Personal information
- Born:: August 29, 1989 (age 36) South Africa
- Height:: 6 ft 1 in (1.85 m)
- Weight:: 220 lb (100 kg)
- Position:: Kicker

Career history
- Saskatchewan Roughriders (2021)*; Edmonton Elks (2022)*;
- * Offseason and/or practice squad member only
- Stats at CFL.ca

= Wihan van der Riet =

South African player of Canadian football

Wihan "Rocketfoot" van der Riet (born August 29, 1989) is a South African professional Canadian football placekicker.

==Biography==
Wihan van der Riet was born on August 29, 1989, in South Africa. In 2013, van der Riet posted a video of him making field goals which got the attention of former National Football League (NFL) player Michael Husted. Husted later invited him to a kicking camp in San Diego. While in San Diego, he worked out with their football team, the Chargers.
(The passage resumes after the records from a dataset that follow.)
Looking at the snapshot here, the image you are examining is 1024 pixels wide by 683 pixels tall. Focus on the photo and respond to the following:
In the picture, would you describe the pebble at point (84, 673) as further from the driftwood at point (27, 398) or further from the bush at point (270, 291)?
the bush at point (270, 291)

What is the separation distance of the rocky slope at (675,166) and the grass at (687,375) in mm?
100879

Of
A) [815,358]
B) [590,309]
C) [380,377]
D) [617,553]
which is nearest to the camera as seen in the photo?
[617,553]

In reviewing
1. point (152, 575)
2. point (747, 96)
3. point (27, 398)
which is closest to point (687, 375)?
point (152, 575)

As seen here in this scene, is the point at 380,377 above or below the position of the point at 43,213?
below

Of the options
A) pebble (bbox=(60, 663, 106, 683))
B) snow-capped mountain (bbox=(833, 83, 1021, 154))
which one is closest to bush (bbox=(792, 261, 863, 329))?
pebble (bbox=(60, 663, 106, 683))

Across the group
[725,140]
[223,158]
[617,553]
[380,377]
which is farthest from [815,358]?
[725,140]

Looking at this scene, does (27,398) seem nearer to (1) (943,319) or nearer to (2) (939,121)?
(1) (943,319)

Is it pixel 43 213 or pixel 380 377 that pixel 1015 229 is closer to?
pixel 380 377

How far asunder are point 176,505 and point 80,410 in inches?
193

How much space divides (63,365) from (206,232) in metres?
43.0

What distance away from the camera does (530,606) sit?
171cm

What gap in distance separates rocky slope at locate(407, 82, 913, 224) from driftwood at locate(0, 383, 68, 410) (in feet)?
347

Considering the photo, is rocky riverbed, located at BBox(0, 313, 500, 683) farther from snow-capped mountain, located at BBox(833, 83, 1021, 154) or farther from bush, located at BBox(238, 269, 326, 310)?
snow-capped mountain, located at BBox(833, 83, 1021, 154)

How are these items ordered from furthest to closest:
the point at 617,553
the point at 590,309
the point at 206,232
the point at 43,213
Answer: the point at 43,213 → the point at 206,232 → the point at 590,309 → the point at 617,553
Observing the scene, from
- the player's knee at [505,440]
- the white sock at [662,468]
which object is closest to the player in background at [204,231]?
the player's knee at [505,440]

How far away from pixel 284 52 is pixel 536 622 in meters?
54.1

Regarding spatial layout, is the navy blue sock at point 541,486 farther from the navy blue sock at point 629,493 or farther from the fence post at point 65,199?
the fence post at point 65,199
When he returned to South Africa, he received workout invitations from the Green Bay Packers of the National Football League (NFL) and three indoor football teams: the Chicago Eagles, Nebraska Danger, and Albany Empire. He couldn't accept the offers due to a work visa issue and then shifted to coaching rather than playing. He founded the "Rocketfoot Kicking Academy", a training establishment for youth kickers, shortly afterwards. In 2019, he worked out with the BC Lions of the Canadian Football League but did not sign. In 2020, he claimed to be able to kick field goals as long as 80 meters. In April 2021, he signed his first contract as a member of the Saskatchewan Roughriders of the Canadian Football League (CFL). He was released on June 18, 2021. In February 2022, van der Riet was signed by the Edmonton Elks. He was placed on the reserve/suspended list on May 15, 2022. He was released on July 19, 2023.